■ **Text block**:
▬▬▬▬▬▬▬▬▬▬
A federal jury in Los Angeles late yesterday convicted the former owner, operator and managers of a Southern California ambulance company of health care fraud charges in connection with a Medicare fraud scheme of at least $2.4 million.

Yaroslav Proshak, aka Steven Proshak, 47, of Valley Village, California, was found guilty of one count of conspiracy to commit health care fraud and five counts of health care fraud following a two-week trial. Proshak’s sentencing is scheduled for Nov. 24, 2015, and Zverev’s and Wallace’s sentencing is scheduled for Nov. 30, 2015, all before U.S. District Judge S. James Otero of the Central District of California, who presided over the trial.

The evidence at trial demonstrated that, between May 2008, and October 2010, the defendants conspired to bill Medicare for ambulance transportation services for individuals whom the defendants knew did not need such services. In addition, the evidence showed that the defendants instructed EMTs who worked at ProMed to conceal the true medical conditions of patients they were transporting by altering requisite paperwork and creating fraudulent documents to justify the transportation services.

According to evidence admitted at trial, during the course of the conspiracy, ProMed submitted at least $2.4 million in false and fraudulent claims to Medicare for medically unnecessary transportation services. Medicare paid at least $1.2 million of those claims.

The case was brought as part of the Medicare Fraud Strike Force, supervised by the Criminal Division’s Fraud Section and the U.S. Attorney’s Office for the Central District of California. The case was investigated by the FBI and HHS-OIG. The case was prosecuted by Trial Attorneys Blanca Quintero, Fred Medick and Ritesh Srivastava of the Criminal Division’s Fraud Section.

Since its inception in March 2007, the Medicare Fraud Strike Force, now operating in nine cities across the country, has charged more than 2,300 defendants who have collectively billed the Medicare program for more than $7 billion. In addition, HHS’s Centers for Medicare & Medicaid Services, working in conjunction with HHS-OIG, is taking steps to increase accountability and decrease the presence of fraudulent providers.
▬▬▬▬▬▬▬▬▬▬
[Stored data]
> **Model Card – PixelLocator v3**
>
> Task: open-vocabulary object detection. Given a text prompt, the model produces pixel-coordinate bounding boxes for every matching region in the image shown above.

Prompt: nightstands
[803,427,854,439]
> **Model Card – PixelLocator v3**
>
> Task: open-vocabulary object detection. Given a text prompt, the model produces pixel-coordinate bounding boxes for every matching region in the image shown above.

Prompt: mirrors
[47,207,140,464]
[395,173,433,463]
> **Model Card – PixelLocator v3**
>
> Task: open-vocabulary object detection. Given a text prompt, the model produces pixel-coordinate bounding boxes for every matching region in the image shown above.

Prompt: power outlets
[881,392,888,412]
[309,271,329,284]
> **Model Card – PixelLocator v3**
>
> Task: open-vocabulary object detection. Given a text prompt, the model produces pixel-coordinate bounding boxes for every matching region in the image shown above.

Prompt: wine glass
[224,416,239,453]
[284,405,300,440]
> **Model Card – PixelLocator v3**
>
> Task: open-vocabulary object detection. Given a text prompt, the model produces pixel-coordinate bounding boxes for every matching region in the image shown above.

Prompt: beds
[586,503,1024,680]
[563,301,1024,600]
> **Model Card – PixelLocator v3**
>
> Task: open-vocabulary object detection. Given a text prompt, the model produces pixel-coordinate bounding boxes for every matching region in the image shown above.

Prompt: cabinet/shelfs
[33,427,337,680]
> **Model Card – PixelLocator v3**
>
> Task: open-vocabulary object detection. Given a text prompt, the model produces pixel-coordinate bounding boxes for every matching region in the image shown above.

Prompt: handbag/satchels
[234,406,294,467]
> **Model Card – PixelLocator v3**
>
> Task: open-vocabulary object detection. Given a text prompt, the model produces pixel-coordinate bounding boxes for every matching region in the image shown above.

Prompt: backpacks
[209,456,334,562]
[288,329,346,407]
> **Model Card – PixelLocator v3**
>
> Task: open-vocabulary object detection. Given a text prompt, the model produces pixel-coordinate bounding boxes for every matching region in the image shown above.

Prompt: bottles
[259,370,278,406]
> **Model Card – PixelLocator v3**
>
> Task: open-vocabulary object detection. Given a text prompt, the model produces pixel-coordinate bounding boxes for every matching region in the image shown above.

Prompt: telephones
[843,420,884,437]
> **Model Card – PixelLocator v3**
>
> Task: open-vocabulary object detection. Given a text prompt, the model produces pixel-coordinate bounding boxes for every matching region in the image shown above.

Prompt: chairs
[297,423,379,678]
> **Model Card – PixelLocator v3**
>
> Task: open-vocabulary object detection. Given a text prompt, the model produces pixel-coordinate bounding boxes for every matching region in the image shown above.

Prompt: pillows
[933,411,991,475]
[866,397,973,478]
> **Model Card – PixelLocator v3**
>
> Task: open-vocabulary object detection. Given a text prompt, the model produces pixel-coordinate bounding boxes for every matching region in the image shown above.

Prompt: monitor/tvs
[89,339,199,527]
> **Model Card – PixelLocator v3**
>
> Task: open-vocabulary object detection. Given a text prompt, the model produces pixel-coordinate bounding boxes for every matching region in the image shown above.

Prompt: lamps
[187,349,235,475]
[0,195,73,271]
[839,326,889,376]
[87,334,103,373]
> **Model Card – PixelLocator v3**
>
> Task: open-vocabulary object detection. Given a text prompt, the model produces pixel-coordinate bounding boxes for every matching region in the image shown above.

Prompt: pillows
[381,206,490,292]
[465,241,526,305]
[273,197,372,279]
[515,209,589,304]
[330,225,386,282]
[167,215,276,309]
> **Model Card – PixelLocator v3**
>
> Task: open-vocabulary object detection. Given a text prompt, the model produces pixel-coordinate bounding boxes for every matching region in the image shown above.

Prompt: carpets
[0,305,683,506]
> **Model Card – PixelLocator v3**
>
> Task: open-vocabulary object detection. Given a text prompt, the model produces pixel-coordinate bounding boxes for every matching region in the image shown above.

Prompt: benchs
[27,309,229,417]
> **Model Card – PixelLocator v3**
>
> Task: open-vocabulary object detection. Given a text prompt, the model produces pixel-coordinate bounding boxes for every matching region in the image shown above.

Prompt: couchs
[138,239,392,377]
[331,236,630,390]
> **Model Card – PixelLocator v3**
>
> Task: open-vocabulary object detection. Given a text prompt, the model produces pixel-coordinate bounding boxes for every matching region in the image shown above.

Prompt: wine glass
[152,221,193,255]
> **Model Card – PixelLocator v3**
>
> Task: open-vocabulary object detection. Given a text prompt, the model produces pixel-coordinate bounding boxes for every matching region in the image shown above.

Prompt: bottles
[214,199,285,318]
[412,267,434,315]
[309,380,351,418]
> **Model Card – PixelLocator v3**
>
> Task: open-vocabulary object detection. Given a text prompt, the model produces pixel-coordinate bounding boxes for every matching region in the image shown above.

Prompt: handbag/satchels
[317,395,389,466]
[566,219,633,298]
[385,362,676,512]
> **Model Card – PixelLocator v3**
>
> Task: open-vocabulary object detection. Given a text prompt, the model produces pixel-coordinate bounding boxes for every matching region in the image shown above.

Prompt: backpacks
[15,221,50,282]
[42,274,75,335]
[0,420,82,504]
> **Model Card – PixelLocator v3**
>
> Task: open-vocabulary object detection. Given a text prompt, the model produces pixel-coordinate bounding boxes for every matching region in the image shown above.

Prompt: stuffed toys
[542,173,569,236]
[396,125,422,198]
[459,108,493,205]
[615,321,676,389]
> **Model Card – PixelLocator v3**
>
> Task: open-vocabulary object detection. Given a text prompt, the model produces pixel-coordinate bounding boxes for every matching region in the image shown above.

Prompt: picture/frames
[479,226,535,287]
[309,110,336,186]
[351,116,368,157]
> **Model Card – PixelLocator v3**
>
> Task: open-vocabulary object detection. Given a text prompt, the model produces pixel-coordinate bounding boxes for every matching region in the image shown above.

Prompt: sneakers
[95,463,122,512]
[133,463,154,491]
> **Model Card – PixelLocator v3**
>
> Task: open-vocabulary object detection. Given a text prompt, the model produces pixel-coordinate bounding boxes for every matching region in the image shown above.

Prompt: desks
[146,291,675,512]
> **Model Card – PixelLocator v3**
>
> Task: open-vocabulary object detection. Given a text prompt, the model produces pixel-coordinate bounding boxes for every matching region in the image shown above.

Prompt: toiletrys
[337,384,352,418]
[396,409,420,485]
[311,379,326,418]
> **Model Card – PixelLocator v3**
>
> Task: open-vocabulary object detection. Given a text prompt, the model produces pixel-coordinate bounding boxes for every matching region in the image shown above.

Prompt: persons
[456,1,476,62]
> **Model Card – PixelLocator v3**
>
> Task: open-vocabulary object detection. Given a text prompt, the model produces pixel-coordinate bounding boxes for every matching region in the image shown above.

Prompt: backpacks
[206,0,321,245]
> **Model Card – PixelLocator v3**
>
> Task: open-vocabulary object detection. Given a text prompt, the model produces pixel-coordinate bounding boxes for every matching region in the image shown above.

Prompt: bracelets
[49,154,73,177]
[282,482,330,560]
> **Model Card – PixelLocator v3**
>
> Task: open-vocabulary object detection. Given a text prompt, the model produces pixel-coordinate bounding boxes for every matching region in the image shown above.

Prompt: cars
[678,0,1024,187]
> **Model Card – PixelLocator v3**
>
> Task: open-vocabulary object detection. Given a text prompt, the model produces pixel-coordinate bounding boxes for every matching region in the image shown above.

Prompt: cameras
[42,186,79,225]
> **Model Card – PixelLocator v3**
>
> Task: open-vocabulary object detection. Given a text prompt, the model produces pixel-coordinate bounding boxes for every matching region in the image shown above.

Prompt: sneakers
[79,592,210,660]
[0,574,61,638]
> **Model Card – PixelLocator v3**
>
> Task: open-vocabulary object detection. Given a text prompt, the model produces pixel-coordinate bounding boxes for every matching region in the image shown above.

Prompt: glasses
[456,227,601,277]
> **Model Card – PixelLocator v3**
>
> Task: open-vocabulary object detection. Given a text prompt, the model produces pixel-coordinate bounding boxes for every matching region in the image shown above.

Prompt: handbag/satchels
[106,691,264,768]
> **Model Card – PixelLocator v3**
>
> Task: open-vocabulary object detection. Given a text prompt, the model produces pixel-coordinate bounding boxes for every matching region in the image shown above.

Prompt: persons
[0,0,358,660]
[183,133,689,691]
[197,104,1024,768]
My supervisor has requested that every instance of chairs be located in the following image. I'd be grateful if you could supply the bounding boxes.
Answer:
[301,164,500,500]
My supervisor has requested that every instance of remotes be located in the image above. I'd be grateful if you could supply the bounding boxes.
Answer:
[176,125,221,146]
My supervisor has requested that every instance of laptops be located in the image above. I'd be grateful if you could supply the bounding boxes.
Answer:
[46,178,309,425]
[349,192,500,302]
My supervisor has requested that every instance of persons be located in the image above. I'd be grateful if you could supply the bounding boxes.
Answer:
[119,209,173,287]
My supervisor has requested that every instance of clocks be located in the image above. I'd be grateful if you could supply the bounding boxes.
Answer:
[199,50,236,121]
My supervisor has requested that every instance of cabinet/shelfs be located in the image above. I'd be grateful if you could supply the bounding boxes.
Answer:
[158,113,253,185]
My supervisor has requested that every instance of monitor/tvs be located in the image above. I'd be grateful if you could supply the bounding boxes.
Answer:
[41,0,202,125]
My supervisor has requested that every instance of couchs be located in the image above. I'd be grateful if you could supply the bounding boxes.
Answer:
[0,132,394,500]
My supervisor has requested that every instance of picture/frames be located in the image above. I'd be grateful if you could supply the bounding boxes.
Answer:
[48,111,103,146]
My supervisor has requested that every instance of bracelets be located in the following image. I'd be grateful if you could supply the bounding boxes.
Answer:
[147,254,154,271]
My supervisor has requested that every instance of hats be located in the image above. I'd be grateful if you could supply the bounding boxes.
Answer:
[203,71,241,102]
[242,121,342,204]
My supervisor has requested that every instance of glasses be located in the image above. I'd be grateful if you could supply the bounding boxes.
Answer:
▬▬▬▬▬▬▬▬▬▬
■ **Work to be completed**: According to the ambulance fraud text, how much of ProMed's false claims did Medicare pay?

■ **Response to this exercise**: At least $1.2 million.